● **YOUR OBJECTIVE**
In the stretch from "From how far" through "3964 millimetres", replace "camera" with "lens" and leave the rest unchanged. Give back only those rows.

[Spatial relationship records]
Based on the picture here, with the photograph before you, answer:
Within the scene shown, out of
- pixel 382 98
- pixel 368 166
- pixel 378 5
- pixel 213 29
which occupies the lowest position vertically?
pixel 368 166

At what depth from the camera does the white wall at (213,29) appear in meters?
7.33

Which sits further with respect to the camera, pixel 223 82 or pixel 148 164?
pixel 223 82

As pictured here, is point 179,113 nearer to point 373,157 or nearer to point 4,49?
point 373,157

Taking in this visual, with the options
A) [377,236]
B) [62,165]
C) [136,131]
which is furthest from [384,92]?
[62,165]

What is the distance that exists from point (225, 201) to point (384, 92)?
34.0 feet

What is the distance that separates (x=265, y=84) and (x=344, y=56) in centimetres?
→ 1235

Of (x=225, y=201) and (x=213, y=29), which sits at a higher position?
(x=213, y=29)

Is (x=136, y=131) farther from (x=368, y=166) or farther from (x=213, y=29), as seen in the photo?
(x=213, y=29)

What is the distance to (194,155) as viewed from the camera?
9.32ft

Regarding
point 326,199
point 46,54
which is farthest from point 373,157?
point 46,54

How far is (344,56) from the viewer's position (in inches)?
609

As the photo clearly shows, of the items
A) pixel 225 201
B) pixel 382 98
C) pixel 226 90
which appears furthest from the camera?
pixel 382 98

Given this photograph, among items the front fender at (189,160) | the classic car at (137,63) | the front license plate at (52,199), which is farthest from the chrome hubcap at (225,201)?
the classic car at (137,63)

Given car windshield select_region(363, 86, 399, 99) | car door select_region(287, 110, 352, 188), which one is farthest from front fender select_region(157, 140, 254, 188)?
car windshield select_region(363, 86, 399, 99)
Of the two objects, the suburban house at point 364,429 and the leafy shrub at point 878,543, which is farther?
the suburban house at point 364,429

...

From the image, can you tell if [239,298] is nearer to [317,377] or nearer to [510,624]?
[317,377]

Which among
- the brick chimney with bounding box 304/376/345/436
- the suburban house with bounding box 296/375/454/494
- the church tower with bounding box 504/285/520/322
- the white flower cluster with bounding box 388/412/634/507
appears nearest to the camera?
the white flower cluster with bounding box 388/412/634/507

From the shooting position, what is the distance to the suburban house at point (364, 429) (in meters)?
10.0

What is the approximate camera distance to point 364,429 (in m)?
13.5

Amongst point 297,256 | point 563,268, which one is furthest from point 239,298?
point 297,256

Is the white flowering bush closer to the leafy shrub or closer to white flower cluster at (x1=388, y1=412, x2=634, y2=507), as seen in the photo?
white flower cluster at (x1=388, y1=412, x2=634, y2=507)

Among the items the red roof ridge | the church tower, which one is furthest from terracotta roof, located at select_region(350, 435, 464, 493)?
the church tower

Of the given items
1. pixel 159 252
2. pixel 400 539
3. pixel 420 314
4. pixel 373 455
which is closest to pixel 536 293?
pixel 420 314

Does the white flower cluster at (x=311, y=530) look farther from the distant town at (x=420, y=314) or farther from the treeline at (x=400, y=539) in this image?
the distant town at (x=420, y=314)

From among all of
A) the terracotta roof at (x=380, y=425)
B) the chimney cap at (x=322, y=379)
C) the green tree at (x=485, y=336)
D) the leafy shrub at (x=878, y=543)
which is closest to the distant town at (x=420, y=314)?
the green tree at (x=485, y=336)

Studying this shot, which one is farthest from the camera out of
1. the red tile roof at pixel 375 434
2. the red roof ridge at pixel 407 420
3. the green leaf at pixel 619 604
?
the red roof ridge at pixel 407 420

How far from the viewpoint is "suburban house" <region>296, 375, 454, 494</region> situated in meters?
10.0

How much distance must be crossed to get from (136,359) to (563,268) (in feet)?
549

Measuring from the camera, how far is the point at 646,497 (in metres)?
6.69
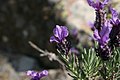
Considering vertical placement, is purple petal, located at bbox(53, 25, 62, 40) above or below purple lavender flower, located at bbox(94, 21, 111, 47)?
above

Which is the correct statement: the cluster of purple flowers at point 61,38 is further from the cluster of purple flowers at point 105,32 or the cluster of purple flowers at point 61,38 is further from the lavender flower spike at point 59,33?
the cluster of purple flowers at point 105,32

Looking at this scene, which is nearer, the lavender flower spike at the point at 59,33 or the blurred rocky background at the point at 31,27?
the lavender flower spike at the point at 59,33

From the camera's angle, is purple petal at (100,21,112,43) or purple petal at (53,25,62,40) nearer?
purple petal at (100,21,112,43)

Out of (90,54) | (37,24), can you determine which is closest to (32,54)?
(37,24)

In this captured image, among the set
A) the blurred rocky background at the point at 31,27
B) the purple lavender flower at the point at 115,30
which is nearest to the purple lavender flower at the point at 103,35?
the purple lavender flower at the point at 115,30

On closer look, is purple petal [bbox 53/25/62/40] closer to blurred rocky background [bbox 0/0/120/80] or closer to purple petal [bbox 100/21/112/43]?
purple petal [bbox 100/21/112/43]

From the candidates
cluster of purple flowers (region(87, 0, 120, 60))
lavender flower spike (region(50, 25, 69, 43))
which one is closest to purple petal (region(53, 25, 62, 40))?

...

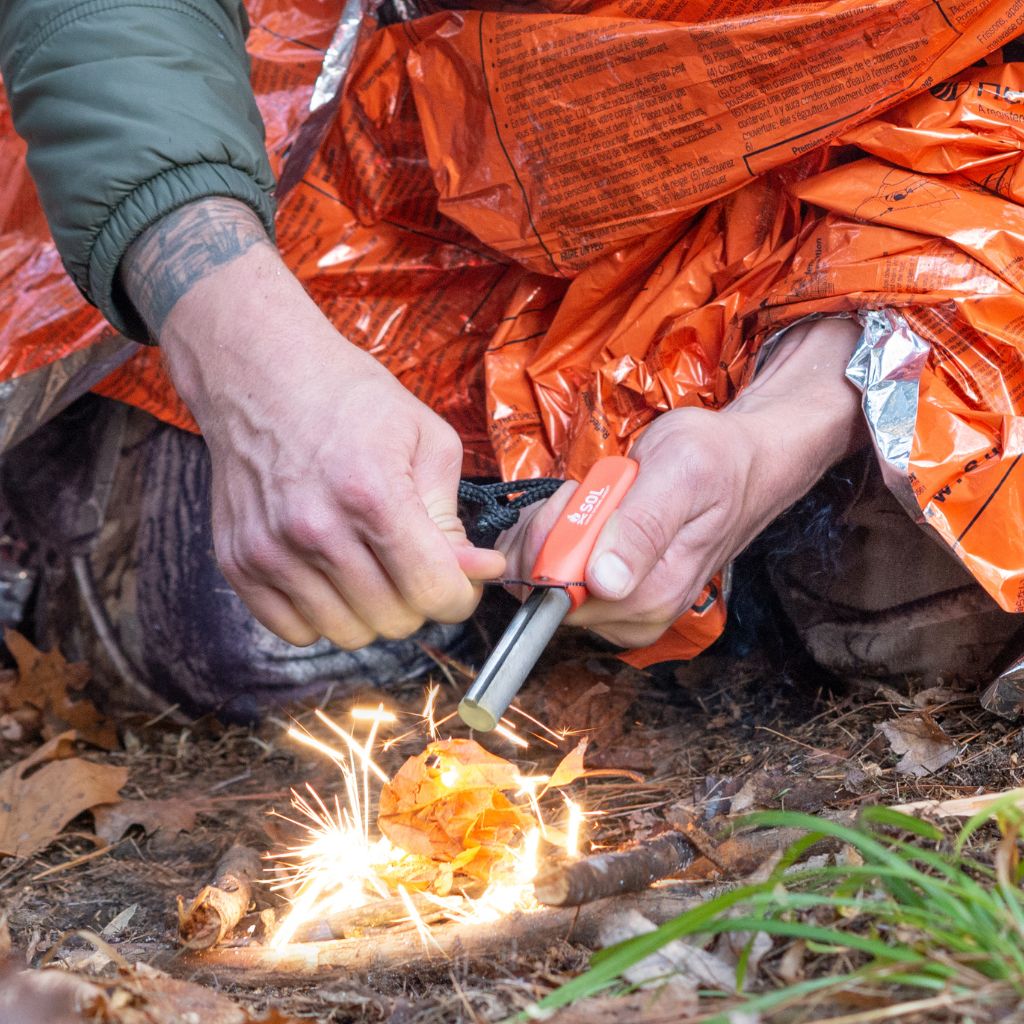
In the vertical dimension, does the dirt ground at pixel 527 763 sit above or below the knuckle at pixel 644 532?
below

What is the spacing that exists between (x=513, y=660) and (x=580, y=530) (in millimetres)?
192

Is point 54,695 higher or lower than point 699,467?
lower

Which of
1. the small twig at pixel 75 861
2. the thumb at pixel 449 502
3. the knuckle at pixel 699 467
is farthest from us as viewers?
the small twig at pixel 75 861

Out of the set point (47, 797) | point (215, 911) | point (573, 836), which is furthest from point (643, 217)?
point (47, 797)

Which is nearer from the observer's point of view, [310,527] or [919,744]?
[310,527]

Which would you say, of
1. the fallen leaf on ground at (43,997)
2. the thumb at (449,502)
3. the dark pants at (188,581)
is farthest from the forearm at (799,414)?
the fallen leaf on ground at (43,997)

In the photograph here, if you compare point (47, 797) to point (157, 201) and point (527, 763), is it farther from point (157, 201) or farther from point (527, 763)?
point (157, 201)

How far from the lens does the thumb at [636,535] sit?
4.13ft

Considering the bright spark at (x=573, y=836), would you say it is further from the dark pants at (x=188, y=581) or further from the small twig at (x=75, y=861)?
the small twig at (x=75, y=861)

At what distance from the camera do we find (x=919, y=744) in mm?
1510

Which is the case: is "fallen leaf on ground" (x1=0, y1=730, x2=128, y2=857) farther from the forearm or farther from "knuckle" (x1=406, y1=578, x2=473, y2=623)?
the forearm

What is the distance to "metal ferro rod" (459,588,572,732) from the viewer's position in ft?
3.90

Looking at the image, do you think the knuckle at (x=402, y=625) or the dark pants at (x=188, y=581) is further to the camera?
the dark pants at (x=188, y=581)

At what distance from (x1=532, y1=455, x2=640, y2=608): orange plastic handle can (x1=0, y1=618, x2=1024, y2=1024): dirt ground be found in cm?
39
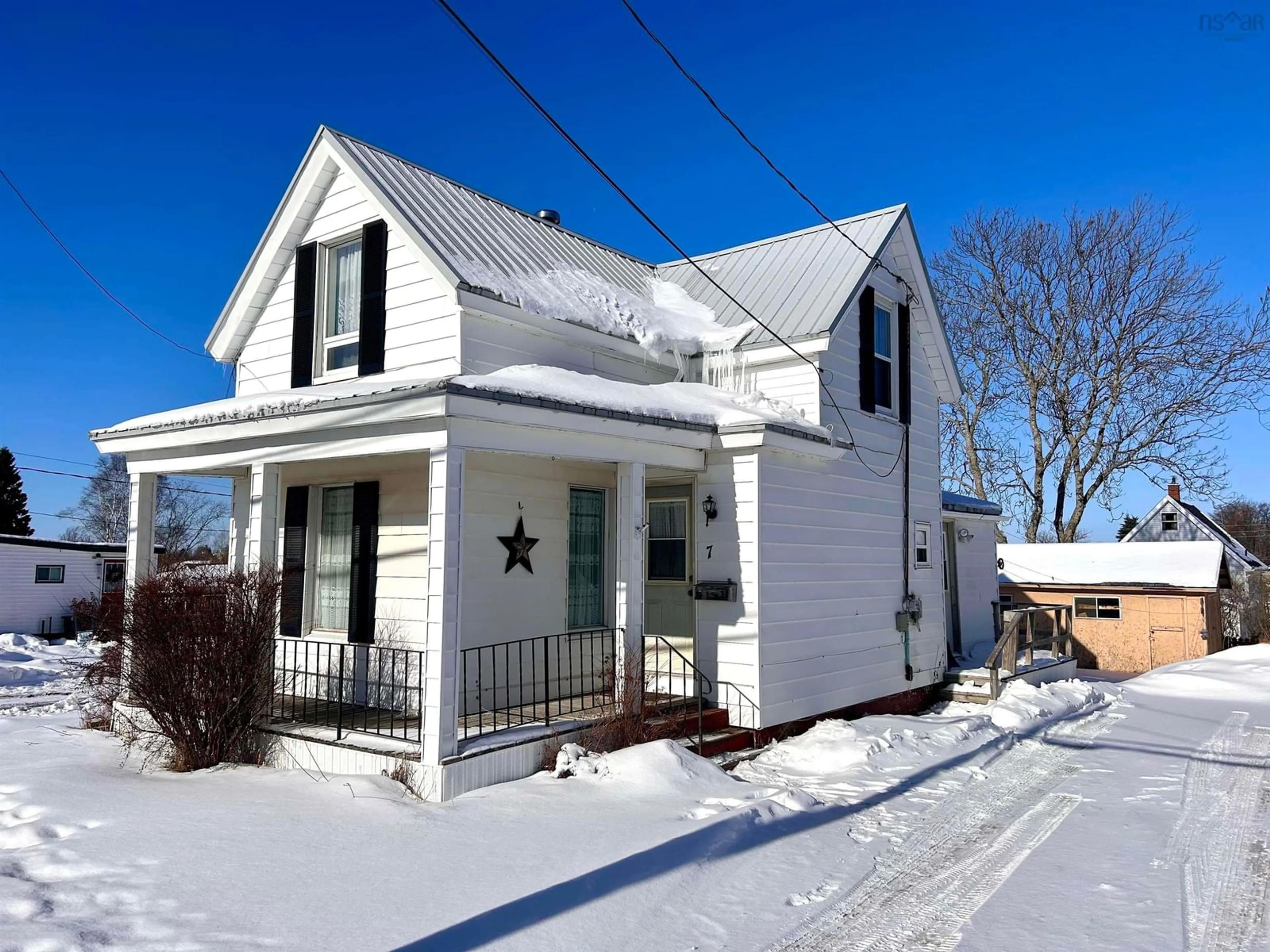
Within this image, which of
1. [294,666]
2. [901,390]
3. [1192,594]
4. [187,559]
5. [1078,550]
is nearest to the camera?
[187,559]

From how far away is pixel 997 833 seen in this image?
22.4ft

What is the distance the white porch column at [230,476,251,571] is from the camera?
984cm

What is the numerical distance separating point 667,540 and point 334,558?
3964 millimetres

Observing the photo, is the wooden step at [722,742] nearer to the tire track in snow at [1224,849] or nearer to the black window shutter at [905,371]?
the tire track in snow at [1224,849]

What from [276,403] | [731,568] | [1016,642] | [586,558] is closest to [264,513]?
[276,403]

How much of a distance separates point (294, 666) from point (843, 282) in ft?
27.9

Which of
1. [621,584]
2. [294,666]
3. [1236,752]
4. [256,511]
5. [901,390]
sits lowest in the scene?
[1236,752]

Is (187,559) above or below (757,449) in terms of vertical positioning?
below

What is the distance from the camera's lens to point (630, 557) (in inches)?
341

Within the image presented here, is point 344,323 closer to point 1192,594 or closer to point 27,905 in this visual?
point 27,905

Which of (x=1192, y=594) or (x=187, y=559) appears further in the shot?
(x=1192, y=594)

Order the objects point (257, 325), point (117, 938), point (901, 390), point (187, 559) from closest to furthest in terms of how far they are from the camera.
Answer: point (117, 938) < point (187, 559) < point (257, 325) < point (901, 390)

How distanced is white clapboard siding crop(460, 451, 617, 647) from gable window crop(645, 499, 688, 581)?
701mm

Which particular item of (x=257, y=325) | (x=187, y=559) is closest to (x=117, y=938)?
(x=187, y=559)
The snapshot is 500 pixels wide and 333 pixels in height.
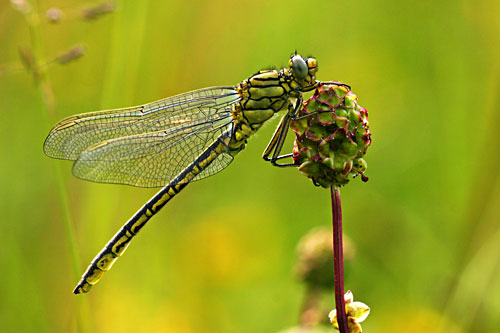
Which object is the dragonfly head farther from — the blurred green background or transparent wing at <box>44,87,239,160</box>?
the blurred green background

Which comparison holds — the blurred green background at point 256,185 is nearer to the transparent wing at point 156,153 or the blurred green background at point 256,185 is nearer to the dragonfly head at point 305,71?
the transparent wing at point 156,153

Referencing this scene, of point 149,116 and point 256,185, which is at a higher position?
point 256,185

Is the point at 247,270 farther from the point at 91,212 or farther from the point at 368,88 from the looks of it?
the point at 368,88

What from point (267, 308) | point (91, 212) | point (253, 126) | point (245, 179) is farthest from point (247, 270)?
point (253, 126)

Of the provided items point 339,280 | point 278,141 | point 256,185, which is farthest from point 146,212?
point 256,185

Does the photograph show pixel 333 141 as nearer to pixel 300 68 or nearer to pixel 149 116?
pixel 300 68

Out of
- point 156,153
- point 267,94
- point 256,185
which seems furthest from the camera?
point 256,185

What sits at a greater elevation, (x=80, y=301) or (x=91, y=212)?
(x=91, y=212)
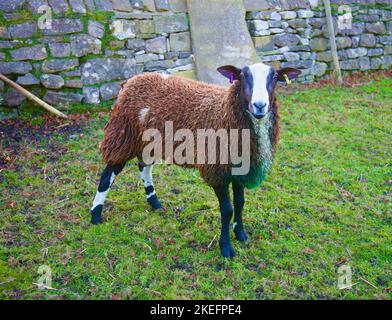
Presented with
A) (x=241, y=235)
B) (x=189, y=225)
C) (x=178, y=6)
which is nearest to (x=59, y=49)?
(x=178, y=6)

● **RESULT FOR THIS TASK**
From how far away is pixel 997 833 seen in this image?
22.4ft

What is the distance the white porch column at [230,476,251,571] is from the lens?
984cm

What is the numerical distance separating point 667,540 and point 334,558?
3964 millimetres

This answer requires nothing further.